Can someone explain the intuition behind 'causal' padding in Keras. Is there any particular application where this can be used?
The keras manual says this type of padding results in dilated convolution. What exactly it means by 'dilated' convolution?
Causal Padding This is a special type of padding and basically works with the one-dimensional convolutional layers. We can use them majorly in time series analysis. Since a time series is sequential data it helps in adding zeros at the start of the data.
Padding is a parameter that is used to control the number of features at the output with respect to input featues.
Keras supports these types of padding: Valid padding, a.k.a. no padding; Same padding, a.k.a. zero padding; Causal padding.
"same" results in padding with zeros evenly to the left/right or up/down of the input. When padding="same" and strides=1 , the output has the same size as the input.

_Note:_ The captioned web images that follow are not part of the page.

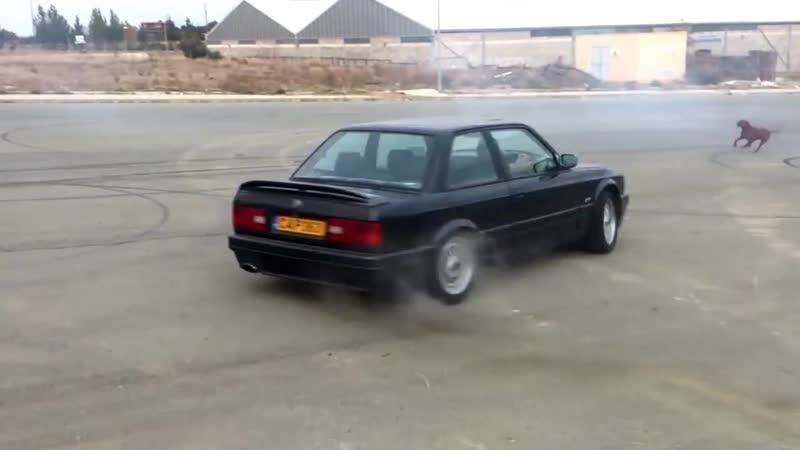 BMW E30 325i DONUTS - DRIFT_HD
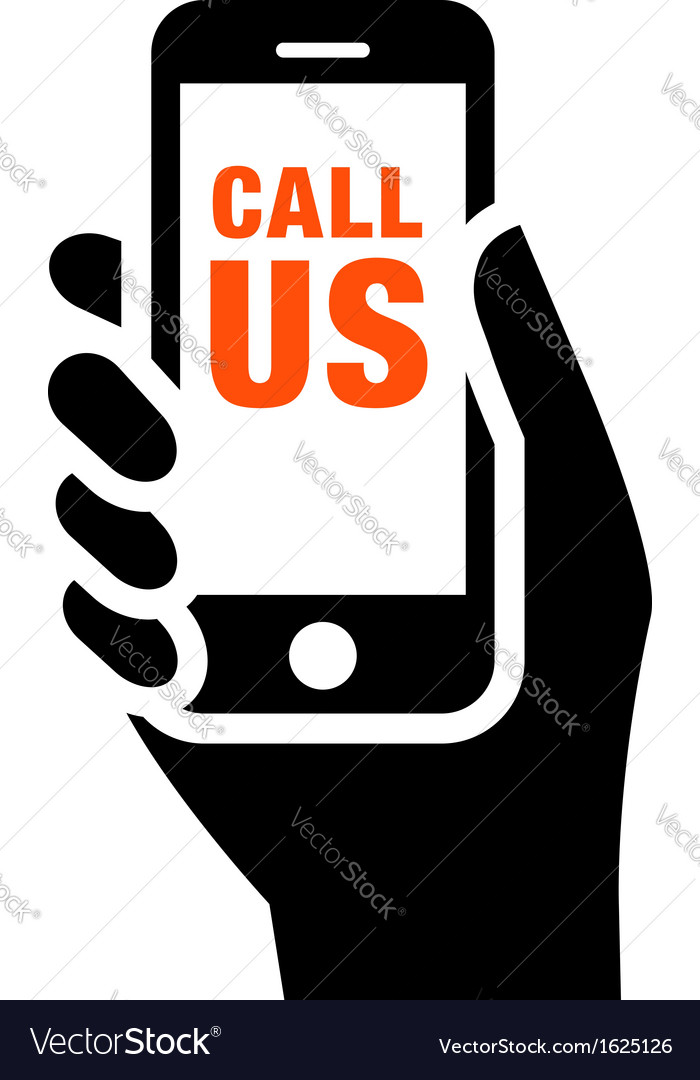 Call us sign vector image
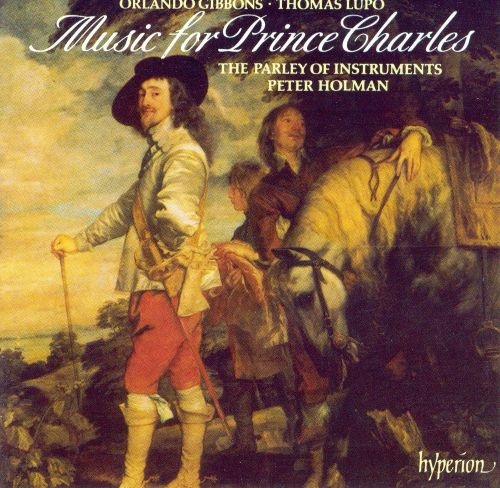 Music for Prince Charles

This is a great concise explanation about what is "causal" padding:
One thing that Conv1D does allow us to specify is padding="causal". This simply pads the layer's input with zeros in the front so that we can also predict the values of early time steps in the frame:
Dilation just means skipping nodes. Unlike strides which tells you where to apply the kernel next, dilation tells you how to spread your kernel. In a sense, it is equivalent to a stride in the previous layer.
In the image above, if the lower layer had a stride of 2, we would skip (2,3,4,5) and this would have given us the same results.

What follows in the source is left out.